Rétrospective 2012. Durant cette trêve hivernale, la rédaction d’Essonne Info vous propose de revenir sur les sujets qui ont marqué l’actualité en Essonne en 2012. Aujourd’hui, retour la fronde de la communauté éducative.

  • Photo : A Massy le 2 avril, deux cent personnes étaient mobilisées pour protester contre les suppressions de postes (QB/EI)
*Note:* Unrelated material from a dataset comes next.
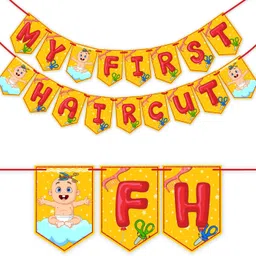 wobbox My First Hair Cut Banner, Mundan Ceremony Banner, Mundan Ceremony Decoration Banner-picture-25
L’année 2012 a commencé dans un contexte très tendue pour la communauté éducative suite aux attributions des dotations horaires globales (DHG), qui définissent le nombre d’heures attribuées à chaque établissement pour assurer la totalité des enseignements. La réduction de ces DHG se traduit en Essonne par la suppression de 116 postes dans les collèges et lycées d’ici la rentrée de septembre. Dans les écoles maternelles et primaires, trente neuf postes d’enseignants et seize postes d’intervenant RASED sont menacés. Des actions menées par les enseignants et les parents d’élèves se mettent en place dans les établissements scolaires aux quatre coins du département. Jeudi 16 février, deux jours avant le début des vacances, plus de deux cents manifestants se sont rassemblés devant la préfecture à l’appel de l’ensemble des syndicats, à l’occasion du Comité départemental de l’Education nationale (CDEN).
Si certains redoutaient que le mouvement s’essouffle durant les vacances scolaires, la mobilisation reprend de plus belle dès la rentrée pour s’opposer aux suppressions de postes prévues pour la rentrée. En tête du mouvement, les lycées Baudelaire et Auguste-Perret d’Evry, Gustave Eiffel de Massy et Jean-Pierre Thimbaud de Brétigny organisaient le 19 mars une marche funèbre dans les rues d’Evry pour l’enterrement de l’enseignement professionnel. Une symbolique forte choisie par ces enseignants qui, pour certains, sont mobilisés depuis deux mois. Le 2 avril, nouvelle démonstration de force des enseignants dans les rues de Massy.
Avec 80 000 suppressions de postes en cinq ans, Nicolas Sarkozy a laissé l’Éducation nationale sous tensions, au bord de l’asphyxie. Avec l’élection de François Hollande et l’arrivée de la gauche au pouvoir, la communauté éducative veut croire au changement, mais attend des résultats.